** Opening Excerpt block **

Kevin White, WR FA – Wheaties

Wheaties: the breakfast of champions, always an elite athlete on the box, and overhyped by many. White, also an elite athlete and overhyped by many. The idea of both is initially exciting, but the more you get into it, the more disgusted you are.

Marquise Brown, WR BAL – Cap’n Crunch

Incredible, dynamic, explosive, and it cuts the hell out of the roof of your mouth. Upside through the roof, but a rock bottom floor too. The upside is there to be THE top receiver on any given week but no consistency from week-to-week. Cap’n Crunch could be my 1.01, and maybe in a best ball cereal league it could be, but sometimes my stomach hurts, and I need Neosporin for gums, it is what it is.

Tom Brady, QB TB – Frosted Flakes

An oldie, but a goodie. Just as amazing today as they were ten years ago. Neither seems to age, and both are slightly sweeter today than in the past. I like to crunch Frosted Flakes with my fist before I add milk, and lots of people would like to do the same to Brady.

Derrick Henry, RB TEN – Fruity Pebbles

Some people love him, but coming off of a 321-touch season, you might be left with a bowl of soggy mush sooner than you’d want. We’ve seen NFL teams cut bait before running backs get to their second contract, so who knows where Henry lands a year from now. If you’ve already got a bowl full on your table, eat ’em up while you can, but if you leave it out there a little too long, look out for a sloppy, non-tradable mess.

Glenn, Chris, and Dan Gronkowski, FB/FB/TE FA – French Toast Crunch, Chocolate Toast Crunch, Cinnamon Toast Crunch Churros

Imagine being closely related to the absolute best of all time and not being very good yourself.

Melvin Gordon, RB DEN – Kix

Slightly sweet enough to get you interested initially, but after a few bites, you quickly realize it sucks. Five seasons in the league and only one season over 1,000 yards? One season with ZERO touchdowns? A solid floor but never going to be a league winner, if you’re hungry enough, it’ll do the trick, but this should never be your first choice.

Kerryon Johnson, RB DET – Lucky Charms

The whole is greater than the sum of its parts. Freeze-dried, hard marshmallows and cardboard-flavored puffy oats are both awful on their own, but together they are good, but not great. Johnson is an okay back who is good at everything but not great at anything, but for some reason, he has far more fans than he should.

** Closing Excerpt block **
** Opening Supplied entries block **

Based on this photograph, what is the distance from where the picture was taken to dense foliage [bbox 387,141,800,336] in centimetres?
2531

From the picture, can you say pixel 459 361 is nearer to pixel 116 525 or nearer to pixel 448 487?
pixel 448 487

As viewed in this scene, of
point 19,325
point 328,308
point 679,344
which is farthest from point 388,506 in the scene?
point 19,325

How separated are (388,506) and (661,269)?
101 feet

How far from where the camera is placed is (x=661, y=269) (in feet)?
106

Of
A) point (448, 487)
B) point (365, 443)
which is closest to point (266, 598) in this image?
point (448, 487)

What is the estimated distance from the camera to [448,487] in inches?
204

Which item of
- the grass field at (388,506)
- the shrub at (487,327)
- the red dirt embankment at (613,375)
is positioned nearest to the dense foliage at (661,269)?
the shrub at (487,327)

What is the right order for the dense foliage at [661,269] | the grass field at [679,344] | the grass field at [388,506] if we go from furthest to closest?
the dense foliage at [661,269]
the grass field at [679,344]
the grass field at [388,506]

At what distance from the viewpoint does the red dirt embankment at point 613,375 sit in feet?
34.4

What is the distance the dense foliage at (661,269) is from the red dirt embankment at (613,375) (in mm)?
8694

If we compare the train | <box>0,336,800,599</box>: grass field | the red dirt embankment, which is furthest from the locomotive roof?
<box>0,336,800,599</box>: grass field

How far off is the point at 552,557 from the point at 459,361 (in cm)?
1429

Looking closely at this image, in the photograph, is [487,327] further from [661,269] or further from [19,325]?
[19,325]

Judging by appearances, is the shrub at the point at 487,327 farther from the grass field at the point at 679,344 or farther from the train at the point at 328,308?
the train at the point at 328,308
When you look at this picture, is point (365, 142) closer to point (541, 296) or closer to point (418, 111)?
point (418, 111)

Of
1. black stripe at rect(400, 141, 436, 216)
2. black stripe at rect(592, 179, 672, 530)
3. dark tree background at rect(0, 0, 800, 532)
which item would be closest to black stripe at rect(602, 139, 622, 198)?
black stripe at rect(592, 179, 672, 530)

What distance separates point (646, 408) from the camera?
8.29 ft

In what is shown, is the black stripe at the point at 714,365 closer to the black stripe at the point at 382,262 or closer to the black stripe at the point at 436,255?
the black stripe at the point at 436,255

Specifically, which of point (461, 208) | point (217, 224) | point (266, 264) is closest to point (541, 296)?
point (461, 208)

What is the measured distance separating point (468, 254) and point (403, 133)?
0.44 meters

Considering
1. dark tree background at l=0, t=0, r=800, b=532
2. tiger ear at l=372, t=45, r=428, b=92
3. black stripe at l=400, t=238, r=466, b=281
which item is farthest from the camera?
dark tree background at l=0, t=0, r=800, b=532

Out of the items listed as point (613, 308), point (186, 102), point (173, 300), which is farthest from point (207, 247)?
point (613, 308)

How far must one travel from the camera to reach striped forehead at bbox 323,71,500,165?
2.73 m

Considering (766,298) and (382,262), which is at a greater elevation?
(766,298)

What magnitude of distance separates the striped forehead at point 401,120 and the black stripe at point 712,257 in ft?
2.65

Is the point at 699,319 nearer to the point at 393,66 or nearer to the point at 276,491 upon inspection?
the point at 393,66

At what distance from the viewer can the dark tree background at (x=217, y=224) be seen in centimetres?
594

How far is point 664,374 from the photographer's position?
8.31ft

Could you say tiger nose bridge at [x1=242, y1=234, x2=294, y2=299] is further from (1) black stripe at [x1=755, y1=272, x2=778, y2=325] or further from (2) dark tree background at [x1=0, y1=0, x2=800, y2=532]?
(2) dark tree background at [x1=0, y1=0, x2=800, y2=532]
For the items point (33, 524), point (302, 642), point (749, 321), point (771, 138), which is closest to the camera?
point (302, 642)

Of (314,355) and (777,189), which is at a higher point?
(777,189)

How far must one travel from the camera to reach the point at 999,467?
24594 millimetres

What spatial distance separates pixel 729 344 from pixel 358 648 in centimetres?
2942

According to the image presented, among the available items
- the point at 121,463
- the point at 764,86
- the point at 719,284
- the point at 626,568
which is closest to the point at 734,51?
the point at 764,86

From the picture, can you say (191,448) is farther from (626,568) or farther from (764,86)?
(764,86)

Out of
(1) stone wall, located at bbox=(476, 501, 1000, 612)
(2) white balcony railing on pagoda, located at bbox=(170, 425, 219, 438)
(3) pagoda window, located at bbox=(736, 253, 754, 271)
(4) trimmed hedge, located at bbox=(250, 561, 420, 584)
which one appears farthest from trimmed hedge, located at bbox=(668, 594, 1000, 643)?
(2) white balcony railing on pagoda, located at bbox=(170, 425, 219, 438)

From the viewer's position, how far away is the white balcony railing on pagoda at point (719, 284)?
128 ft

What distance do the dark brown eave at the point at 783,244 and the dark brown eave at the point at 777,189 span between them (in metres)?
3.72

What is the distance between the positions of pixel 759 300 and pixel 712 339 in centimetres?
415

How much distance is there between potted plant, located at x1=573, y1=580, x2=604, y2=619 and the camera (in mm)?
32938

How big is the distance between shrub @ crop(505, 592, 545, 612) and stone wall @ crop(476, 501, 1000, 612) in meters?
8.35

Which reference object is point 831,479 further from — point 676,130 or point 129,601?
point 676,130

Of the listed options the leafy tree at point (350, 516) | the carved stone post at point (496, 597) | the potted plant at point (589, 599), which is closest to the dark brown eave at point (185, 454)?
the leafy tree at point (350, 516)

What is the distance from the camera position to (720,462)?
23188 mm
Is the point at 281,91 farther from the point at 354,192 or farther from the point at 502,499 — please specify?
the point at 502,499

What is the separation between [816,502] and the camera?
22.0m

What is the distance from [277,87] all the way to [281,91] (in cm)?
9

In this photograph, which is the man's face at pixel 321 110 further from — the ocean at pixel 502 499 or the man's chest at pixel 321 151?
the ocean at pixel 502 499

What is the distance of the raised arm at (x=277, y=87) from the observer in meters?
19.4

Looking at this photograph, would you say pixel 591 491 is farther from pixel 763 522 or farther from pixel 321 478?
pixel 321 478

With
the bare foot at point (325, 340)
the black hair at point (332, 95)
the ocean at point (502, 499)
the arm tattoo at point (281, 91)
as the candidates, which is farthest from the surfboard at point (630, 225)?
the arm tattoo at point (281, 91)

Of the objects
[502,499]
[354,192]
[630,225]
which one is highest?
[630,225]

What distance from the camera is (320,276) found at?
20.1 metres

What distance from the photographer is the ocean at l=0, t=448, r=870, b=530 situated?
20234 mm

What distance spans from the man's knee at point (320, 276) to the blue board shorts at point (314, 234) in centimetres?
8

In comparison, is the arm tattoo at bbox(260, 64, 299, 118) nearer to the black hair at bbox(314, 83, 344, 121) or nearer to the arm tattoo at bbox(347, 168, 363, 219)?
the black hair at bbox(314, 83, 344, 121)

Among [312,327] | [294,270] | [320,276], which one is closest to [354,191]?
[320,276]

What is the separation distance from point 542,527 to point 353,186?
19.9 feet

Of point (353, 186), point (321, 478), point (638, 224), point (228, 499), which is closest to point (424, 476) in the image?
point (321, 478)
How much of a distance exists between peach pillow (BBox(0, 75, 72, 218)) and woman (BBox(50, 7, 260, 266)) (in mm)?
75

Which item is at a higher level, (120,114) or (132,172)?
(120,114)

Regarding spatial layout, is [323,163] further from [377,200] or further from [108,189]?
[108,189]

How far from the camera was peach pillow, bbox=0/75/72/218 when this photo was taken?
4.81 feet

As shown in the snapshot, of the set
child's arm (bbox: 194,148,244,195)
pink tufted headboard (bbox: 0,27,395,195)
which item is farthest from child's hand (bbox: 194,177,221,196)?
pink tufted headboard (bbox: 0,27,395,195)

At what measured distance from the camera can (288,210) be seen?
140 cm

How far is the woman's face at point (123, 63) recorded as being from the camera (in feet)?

** Closing Supplied entries block **

▶ _Aim of the exercise_
Could you write what comes next in the text pairing football players with breakfast cereals, starting after its final sentence? The rows are separate material, unrelated to the cereal text.

▶ _Answer space_
Jamison Crowder, WR NYJ – Rice Krispies

There’s nothing wrong with this at all. Underrated and overlooked, but as steady as they come, just needs a little sugar to garner some attention and remind you how good it can be.

Baker Mayfield, QB CLE – Cocoa Puffs

Maybe Mayfield isn’t the cereal itself, but the chocolate milk that’s left behind. Mayfield has been surrounded with weapons and has been given every chance in the world to succeed. The players around him have an opportunity to elevate Mayfield, but will he do it? We’ll see if he can be turned into a bowl of delicious, sugary, chocolate milk.

Diontae Johnson, WR PIT – Honey Nut Cheerios

Johnson might be the best player right under your nose, and nobody sees it coming. Injuries shook up the Steelers’ depth chart, but Johnson looked good as a rookie and led them in receptions and touchdowns. If he can take the next step in year two, he could make JuJu Smith-Schuster expendable as his contract expires. Don’t be shocked if Johnson is a steady, consistent, reliable option you can count on for years to come just like that box of Cheerios in your cupboard.

There are lots of cereal options for you to choose from every morning, just as there are lots of options as you build fantasy rosters. There are sleepers, rookies, washed-up veterans, post-hype sleepers, over-and-under-rated players, and everything in between. One of the most fun parts of dynasty football is playing the role of football prognosticator. You never know how a player will perform during a given season, let alone throughout a career, so pick players you’ll be happy to cheer for on Sundays and have fun.